3. Check-in With Your Clients 

When things are slow, it is a perfect time to check in with your clients — past and current.

Meetings and court cases may be canceled, but the people are still there. Find out how they are doing, see if they need anything, and remind them that you care.

They'll remember you when things get back to normal, but now is not the time to focus on what you do. Instead, focus on what they need and how you can help.

We recommend using a CRM (customer relationship management) software solution to help you track details about your clients and make it easier to keep in touch.

Each client and customer file includes contact information and details about any conversations or work you've done with them in the past. 

CRM-(customer-relationship-management)-software.png

No matter what the conversation is about, it's vital that you let them know you are thinking of them and that they can reach out if they have any questions.

Don't just use this as a marketing ploy, use it to build a genuine connection. 

4. Keep Investing in Marketing  

When times are tough, it is tempting to cut back on costs. In some cases, that makes sense — in areas like office supplies. Even rent can be cut by moving to a smaller office or renting out unused spaces.

One area where you shouldn't cut back, however, is marketing.

Remember the example above about Post and Kellogg? Kellogg doubled their investment in advertising — and came back stronger than ever.

Why?

It's all about psychology.

When times are tough, consumers reevaluate how they spend their money and gravitate towards brands that reinforce an emotional connection and demonstrate empathy.

For your business, that means investing in long-term marketing strategies like brand building, which gets your brand in front of prospective clients now — before they even need your service or product.

Here's another reason to keep investing in marketing — during economic or social uncertainty, it's actually more affordable than ever.

Social media CPM (cost per mille, or much it costs to reach 1,000 people) often falls drastically.

In March of 2020 (during the Covid-19 crisis) Facebook CPM, for example, fell by 20%. That means running ads cost less. At the same time, internet usage is up as more people stay home.

All this means that economic uncertainty results in your business more affordably reaching prospective clients. 

5. Focus on Professional Development  

Successful businesses are committed to continuous learning and skill development for their employees.

If you want to stay at the top of your game during downtimes, now is the time to double down on professional development.

Why does professional development matter?

It is critical for overall business growth and retaining employees.

According to a study by the Association for Talent Development, companies that offer comprehensive training programs earn 218% more per employee than companies without formalized training. These companies also enjoy a 24% higher profit margin than those who spend less on training.

Using downtime to grow skills ensures you are able to get back up and running faster — and more efficiently — when the time comes. There are a plethora of online learning platforms out there to brush up on your skills, whether its marketing, web development, or even business communication.

Platforms like StuDocu, which offer access to thousands of university courses and study materials, allow you and your employees to pursue continuing education in any area of expertise which interests you.

As a leader, learning helps you better serve your clients, your staff, and your community. Fields like digital marketing change constantly; if you aren't staying on top of the changes, you are going to get left behind. 

Final Thoughts  

When you face challenges, the first step is to adjust your mindset.

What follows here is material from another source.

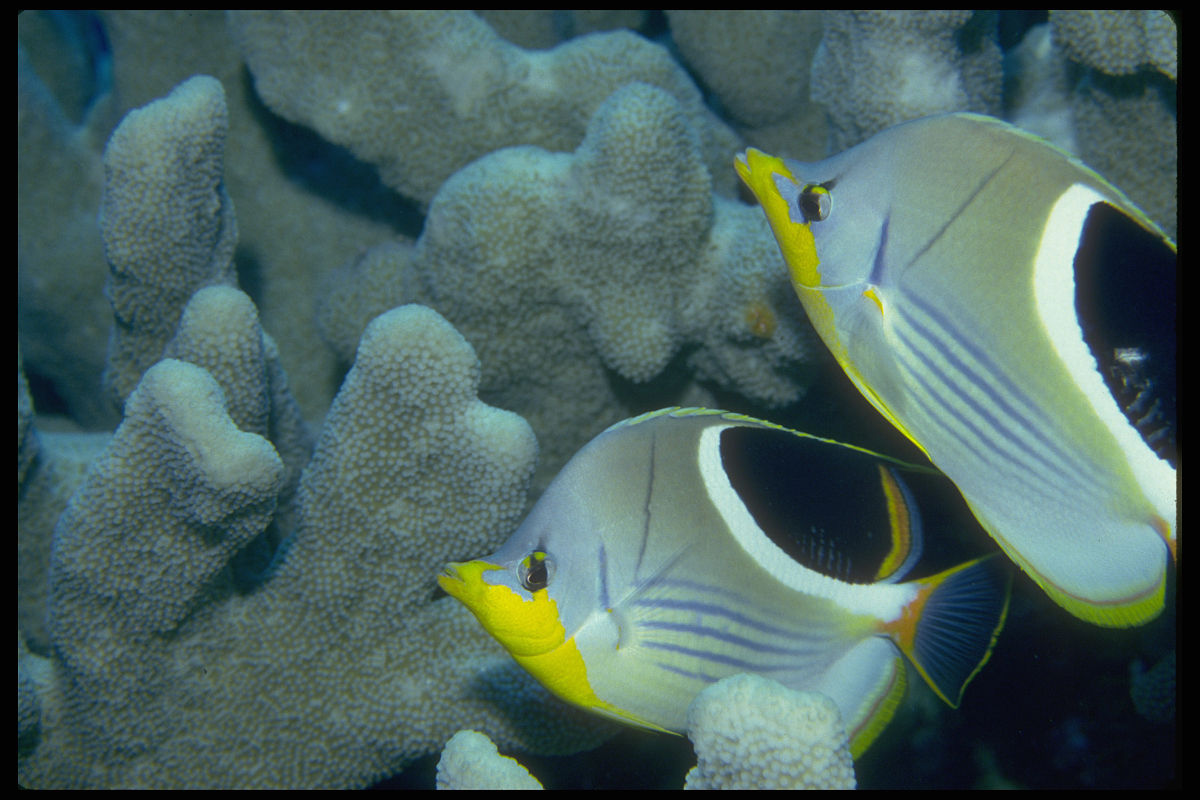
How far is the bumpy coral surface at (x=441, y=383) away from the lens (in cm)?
139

Stop thinking about what could go wrong and focus on uncovering opportunities. Look at initiatives you can take now to make your organization better and more flexible in the future.

Operate from a position of potential, opportunity, and positivity. Find ways to help your staff, your clients, your community through this.

Don't let fear guide your decisions. Instead, look for ways to invest in your business and your people so when things get better (as they inevitably will), you're at the top of your game.